Stability Studies of a New Amine Blend for the Capture of CO2
Global warming and climate change due to the excess release of CO2 from human activities has been one of the world’s problems for a number of years now. Many ideologies have been born in the quest to seek a solution to this global problem. One of the captivating solutions is to use right proportions of different sources of fuels together with a post combustion carbon capture technology to achieve net zero or negative CO2 emissions (Avor et al., 2022).
Post combustion carbon capture technology using solvent absorption has proven to be very reliable and efficient. However, some critical challenges faced by investors include solvent cost, solvent loss and cost of solvent regeneration. Monoethanolamine (MEA) being the most explored alkanolamine absorbent and the benchmark for all other absorbents is noted for high absorption rate, low solvent cost and low viscosity. Nevertheless, MEA has high rate of degradation which leads to high solvent loss.
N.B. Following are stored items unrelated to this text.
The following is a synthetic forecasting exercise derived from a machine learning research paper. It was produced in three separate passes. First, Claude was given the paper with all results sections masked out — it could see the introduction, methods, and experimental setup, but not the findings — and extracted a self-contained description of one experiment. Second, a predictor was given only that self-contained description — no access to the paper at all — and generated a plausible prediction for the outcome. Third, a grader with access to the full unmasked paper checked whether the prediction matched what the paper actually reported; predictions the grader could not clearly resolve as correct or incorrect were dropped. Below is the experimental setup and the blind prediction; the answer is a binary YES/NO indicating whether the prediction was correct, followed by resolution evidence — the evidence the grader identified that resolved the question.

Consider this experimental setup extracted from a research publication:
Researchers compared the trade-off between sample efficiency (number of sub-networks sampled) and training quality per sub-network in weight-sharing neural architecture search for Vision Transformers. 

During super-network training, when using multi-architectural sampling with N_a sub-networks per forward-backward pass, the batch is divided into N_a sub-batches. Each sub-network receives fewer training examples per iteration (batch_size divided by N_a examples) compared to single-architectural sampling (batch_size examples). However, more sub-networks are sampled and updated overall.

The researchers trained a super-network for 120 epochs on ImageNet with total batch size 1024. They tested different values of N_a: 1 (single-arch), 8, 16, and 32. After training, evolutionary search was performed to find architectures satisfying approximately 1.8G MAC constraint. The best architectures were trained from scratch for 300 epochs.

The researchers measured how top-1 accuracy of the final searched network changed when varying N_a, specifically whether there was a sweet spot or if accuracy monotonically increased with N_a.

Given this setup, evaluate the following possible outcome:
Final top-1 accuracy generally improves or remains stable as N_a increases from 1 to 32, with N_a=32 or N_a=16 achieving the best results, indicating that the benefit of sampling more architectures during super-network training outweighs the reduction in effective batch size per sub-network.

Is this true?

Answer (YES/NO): NO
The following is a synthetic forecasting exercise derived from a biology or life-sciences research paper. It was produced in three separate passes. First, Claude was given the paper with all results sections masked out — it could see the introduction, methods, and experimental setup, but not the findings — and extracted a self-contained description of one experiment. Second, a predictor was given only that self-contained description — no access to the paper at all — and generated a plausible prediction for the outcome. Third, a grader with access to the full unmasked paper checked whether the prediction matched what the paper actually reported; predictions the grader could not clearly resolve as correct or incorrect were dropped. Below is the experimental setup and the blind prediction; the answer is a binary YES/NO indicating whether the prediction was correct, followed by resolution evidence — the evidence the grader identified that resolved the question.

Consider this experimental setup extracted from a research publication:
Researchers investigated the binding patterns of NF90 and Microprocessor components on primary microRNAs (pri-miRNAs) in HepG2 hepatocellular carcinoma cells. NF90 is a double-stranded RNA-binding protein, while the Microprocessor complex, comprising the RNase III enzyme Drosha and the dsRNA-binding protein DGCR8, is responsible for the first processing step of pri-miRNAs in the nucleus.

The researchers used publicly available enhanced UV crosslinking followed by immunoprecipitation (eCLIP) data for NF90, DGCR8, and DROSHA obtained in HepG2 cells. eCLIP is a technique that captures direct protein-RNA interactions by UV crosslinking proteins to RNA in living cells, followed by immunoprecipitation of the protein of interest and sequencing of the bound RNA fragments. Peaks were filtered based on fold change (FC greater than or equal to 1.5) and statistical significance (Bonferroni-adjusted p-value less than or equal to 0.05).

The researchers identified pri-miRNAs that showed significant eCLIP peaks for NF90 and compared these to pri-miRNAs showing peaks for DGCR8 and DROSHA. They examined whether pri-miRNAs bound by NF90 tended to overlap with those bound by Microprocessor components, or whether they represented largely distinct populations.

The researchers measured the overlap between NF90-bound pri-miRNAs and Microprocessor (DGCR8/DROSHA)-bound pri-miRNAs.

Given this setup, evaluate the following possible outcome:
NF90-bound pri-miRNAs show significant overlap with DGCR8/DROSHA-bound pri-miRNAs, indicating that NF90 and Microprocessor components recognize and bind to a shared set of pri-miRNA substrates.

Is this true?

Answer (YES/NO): NO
Degradation in the context of CO2 capture process, refers to the loss of active sites of an absorbent. It is caused by the unsought side reaction between an absorbent and either oxygen, NOx, SOx or other flue gas impurities such as particulate matter and heavy metals. High temperatures are also known to aid degrade absorbents to form degradation products. Solvent degradation is an important parameter to consider during solvent selection for commercial use in CO2 capture process. Solvent degradation does not only lead to solvent loss but degradation products like carboxylic acids and heat stable salt (HSS) promotes corrosion. Also, nitrosamines emitted due to some absorbent reaction with NOx poses a threat to human health. There are chances of fouling and solvent foaming due to degradation. Least to mention is the increase in operational cost due to increase in heat duty required for regeneration because of the presence of degradation products.
This work seeks to evaluate the stability of a new amine blend which has better CO2 absorption and cyclic capacity compared to the benchmark, 5M MEA (Avor et., 2022). The degradation studies of the new amine blend will be fully characterised in terms of reaction kinetics and mechanisms. This will be done by running a simulated co-combustion flue gas of biomass and natural gas through the new amine blend at various absorption and desorption conditions for long hours. Also, gases emitted from the study will be analysed to ascertain how safe the process is to our environment.